Take Shelter : l’homme, la famille, la sécurité

Réalisé par Jeff Nichols en 2011, Take Shelter se penche sur les obsessions sécuritaires d’un jeune ouvrier du bâtiment, Curtis LaForche, désireux de construire un abri souterrain pour protéger les siens de menaces hypothétiques, dont les visions apocalyptiques ne cessent de le hanter. Une entreprise délirante, désespérée, qui coûtera à la famille ses maigres économies.

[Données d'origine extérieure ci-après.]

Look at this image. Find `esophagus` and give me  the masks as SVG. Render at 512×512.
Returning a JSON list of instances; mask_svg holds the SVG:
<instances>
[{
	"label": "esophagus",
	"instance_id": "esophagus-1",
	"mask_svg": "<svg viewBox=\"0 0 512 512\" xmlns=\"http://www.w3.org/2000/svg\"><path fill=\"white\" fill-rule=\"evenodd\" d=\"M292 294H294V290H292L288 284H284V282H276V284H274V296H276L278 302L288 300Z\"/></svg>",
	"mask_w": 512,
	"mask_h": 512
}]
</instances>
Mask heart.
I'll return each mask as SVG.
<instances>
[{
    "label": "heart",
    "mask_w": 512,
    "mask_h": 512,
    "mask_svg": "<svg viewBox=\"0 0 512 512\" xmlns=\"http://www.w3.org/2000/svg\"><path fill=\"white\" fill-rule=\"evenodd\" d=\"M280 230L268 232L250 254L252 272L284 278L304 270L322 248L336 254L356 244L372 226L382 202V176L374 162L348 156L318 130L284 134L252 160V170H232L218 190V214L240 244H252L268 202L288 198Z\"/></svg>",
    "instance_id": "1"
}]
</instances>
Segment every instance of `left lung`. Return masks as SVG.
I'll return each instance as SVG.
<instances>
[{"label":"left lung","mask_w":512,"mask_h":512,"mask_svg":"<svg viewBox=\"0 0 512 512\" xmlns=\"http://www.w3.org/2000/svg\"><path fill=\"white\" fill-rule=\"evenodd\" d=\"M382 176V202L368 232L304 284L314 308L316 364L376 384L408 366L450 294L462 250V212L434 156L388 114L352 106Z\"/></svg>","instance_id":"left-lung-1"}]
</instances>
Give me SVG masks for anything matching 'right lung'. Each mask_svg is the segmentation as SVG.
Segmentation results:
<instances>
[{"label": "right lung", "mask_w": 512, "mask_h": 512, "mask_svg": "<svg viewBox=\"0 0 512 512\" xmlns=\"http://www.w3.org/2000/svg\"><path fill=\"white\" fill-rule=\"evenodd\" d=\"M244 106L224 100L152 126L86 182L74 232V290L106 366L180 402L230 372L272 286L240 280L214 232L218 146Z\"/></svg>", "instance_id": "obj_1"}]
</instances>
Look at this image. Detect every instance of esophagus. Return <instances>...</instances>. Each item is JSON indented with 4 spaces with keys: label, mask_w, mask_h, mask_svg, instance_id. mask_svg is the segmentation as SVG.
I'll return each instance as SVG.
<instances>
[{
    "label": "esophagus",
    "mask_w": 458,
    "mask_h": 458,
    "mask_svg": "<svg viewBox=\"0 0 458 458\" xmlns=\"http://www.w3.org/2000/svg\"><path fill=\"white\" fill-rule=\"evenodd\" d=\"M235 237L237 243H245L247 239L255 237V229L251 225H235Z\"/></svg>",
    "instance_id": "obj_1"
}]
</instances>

Dans sa Théorie générale de l’emploi, de l’intérêt et de la monnaie, John Maynard Keynes souligne la propension à la liquidité des agents économiques dans un contexte de peur et d’incertitude. Cette tendance à conserver de l’argent sous forme liquide est influencée par plusieurs facteurs psychologiques : la précaution et la sécurité financière, l’aversion au risque, la satisfaction des besoins immédiats et la gestion d’émotions telles que le pessimisme, la crainte ou le regret. En un certain sens, les actions de Curtis dans Take Shelter s’inscrivent dans l’école de pensée keynésienne. La construction d’un abri anti-tempête, bien qu’elle implique de sacrifier des ressources financières liquides et immédiates, vise précisément à se prémunir contre les risques et à assurer à sa famille un refuge, une sécurité qu’il faut opposer à l’incertitude intérieure qui l’accable.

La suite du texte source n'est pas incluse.